FactCheck.org Confirms: Obamacare Dollars Were Set to Fund Abortions before Controversy

The non-partisan fact-checking site FactCheck.org has vindicated the National Right to Life Committee’s (NRLC) claim that federal monies were on the brink of funding abortions in state high-risk insurance pools before the matter was exposed by NRLC, prompting the Obama administration to retroactively enforce Hyde-amendment restrictions.

The controversy erupted a week and a half ago, when NRLC revealed that abortions would be funded under a $160 million Pennsylvania program, a fact that contradicted the repeated assurances of President Obama and pro-life Democrats that abortions would not be funded under the federal health care law. The pro-life organization also unearthed similar funding problems in New Mexico and Maryland.

The Health and Human Services Department (HHS) responded to the concerns raised by NRLC in a statement, suggesting that an abortion funding ban for the high risk pools was already implied in the health reform law. However, Planned Parenthood and NARAL both expressed shock at the HHS’s “clarification” that only abortions in cases of rape, incest, and threat to the mother’s life would be federally subsidized under the high-risk plans; both groups condemned such a funding ban as a clear change in the law.

Now Brooks Jackson of FactCheck.org has agreed with both NRLC and the pro-abortion groups that nothing in the law would have prevented abortions from being funded under the high-risk pools.

He wrote that the NRLC was correct to point out that the Pennsylvania plan was flawed because, while it appeared to exclude “elective abortions” from federally-subsidized coverage, it failed to define the term “elective abortions,” rendering the statement meaningless.

LifeSiteNews.com (LSN) had twice asked Pennsylvania state insurance officials to clarify the meaning of “elective abortion,” but a spokesperson would not answer the question, but simply referred LSN to the HHS statement.

“The term ‘elective’ isn’t defined, and so isn’t very meaningful,” wrote Jackson. “So — when all the verbal smoke is cleared away — the solicitation states that the program ‘will’ cover ‘only’ abortions that are legal. That doesn’t leave out much.”

Shortly after the HHS announced that it would apply Hyde restrictions to the high risk pools after all, NRLC Legislative Director Douglas Johnson said that, “It is certainly clear that [HHS officials] were not imposing any abortion restrictions until now, until it became a matter of controversy.

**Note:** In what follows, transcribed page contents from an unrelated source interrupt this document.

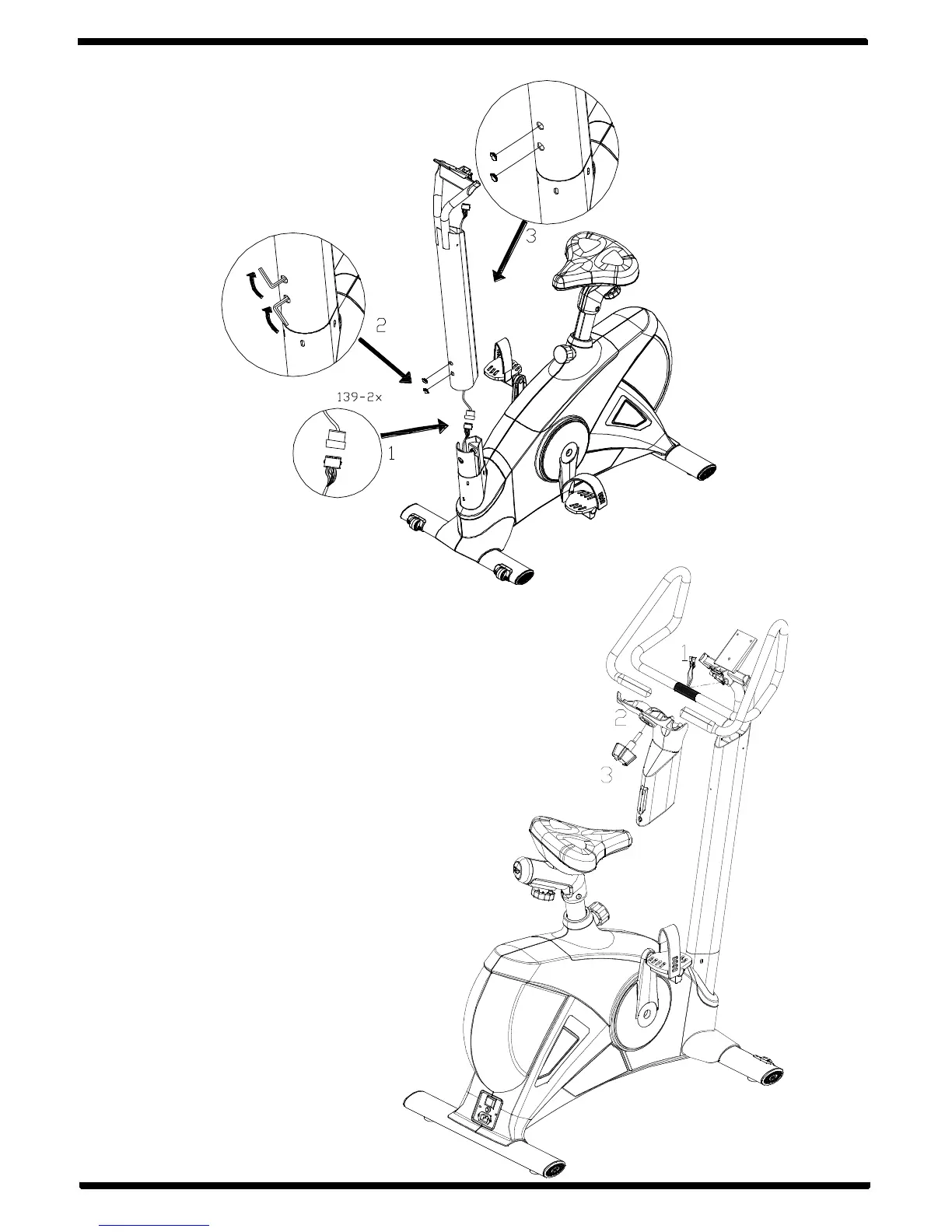 3

2

139-2x

1

1

2

3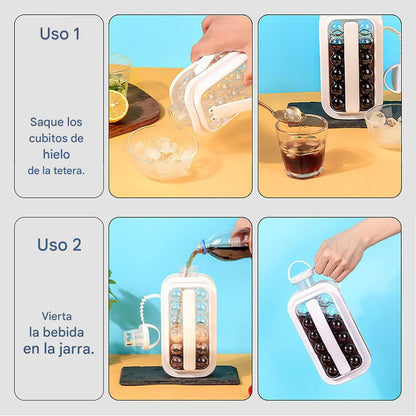 Uso 1

Saque los cubitos de hielo de la tetera.

Uso 2

Vierta la bebida en la jarra.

“[HHS officials] were not applying any kind of guidance that would keep states from submitting such a plan [approving abortion coverage], and they weren’t denying approval when a state did submit such a plan,” he said.

Jackson wrote that the Pennsylvania Insurance Department’s spokeswoman Melissa Fox responded to further questions from Factcheck.org by justifying the proposal’s vague language, saying that the “aggressive timeframe to submit proposals” required that the writers of the proposal “insert ‘placeholder’ language absent specific guidance from the federal government on the benefit package.”

“So the story now is that in the haste to meet a deadline, ‘placeholder’ language was inserted, to be adjusted later,” Jackson concluded. “But whatever Pennsylvania officials intended, the stated federal policy is now clear: No abortions will be covered by the temporary risk pools except for those in cases of rape or incest, or to save the life of the mother.”

The FactCheck.org article does not address in depth the New Mexico plan, whose Federal High Risk Pool initially listed “Routine Maternity/Elective Termination of Pregnancy” as a covered benefit under the section “Hospital/Facility Services.” When the Associated Press contacted the agency about that plan, a spokesperson initially claimed the coverage would remain unchanged, before calling the AP back to say that officials had begun “correcting the package so it will not have elective abortion coverage.”

NRLC also discovered earlier this week that a third high-risk pool proposal in Maryland had not applied Hyde restrictions on abortion funding, and that no guidelines were given by the HHS to do so.